- **Text extract**
** START **

Yep. There it is. 4.3 GHz on air. Mighty impressive, considering Intel’s 65nm Conroe architecture struggled to make it past 4 GHz. These are some of the first 45nm chips out of the gate, and getting beyond 4.0 GHz is actually pretty easy with these chips. We’ve been stuck in the ~3.0 GHz range for so long, that seeing a system boot up with 4.0 GHz+ clock rates is quite exciting. This particular chip maxed out at 4301 MHz at its absolute peak, although it was not 100% stable throughout all of our tests. The highest stable overclock we were able to achieve, which could pass all of our benchmarks and stress tests was 4250 MHZ (4.25 GHz), which frankly, is still pretty impressive. In order to reach this clock speed, we had to bump up the core voltage up to 1.4V. We’ve included a whole set of benchmarks in the following pages of the E8500 running at this clock rate.

** END **

- **Exercise set**
1 – Write out the stretch of the overclocking passage that begins at "Yep. There it" and stops after "this clock rate.", swapping "core voltage" for "CPU voltage".
2 – According to the overclocking passage, what was the highest stable overclock that passed all the benchmarks and stress tests?

- **Data**

** START **

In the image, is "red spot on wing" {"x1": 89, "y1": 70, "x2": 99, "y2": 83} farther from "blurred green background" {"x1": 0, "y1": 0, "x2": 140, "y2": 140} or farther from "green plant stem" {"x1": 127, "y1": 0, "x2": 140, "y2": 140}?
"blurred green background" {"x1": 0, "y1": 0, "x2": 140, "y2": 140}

** END **

- **Solutions below**
1 –
Yep. There it is. 4.3 GHz on air. Mighty impressive, considering Intel’s 65nm Conroe architecture struggled to make it past 4 GHz. These are some of the first 45nm chips out of the gate, and getting beyond 4.0 GHz is actually pretty easy with these chips. We’ve been stuck in the ~3.0 GHz range for so long, that seeing a system boot up with 4.0 GHz+ clock rates is quite exciting. This particular chip maxed out at 4301 MHz at its absolute peak, although it was not 100% stable throughout all of our tests. The highest stable overclock we were able to achieve, which could pass all of our benchmarks and stress tests was 4250 MHZ (4.25 GHz), which frankly, is still pretty impressive. In order to reach this clock speed, we had to bump up the CPU voltage up to 1.4V. We’ve included a whole set of benchmarks in the following pages of the E8500 running at this clock rate.

2 – 4250 MHz (4.25 GHz)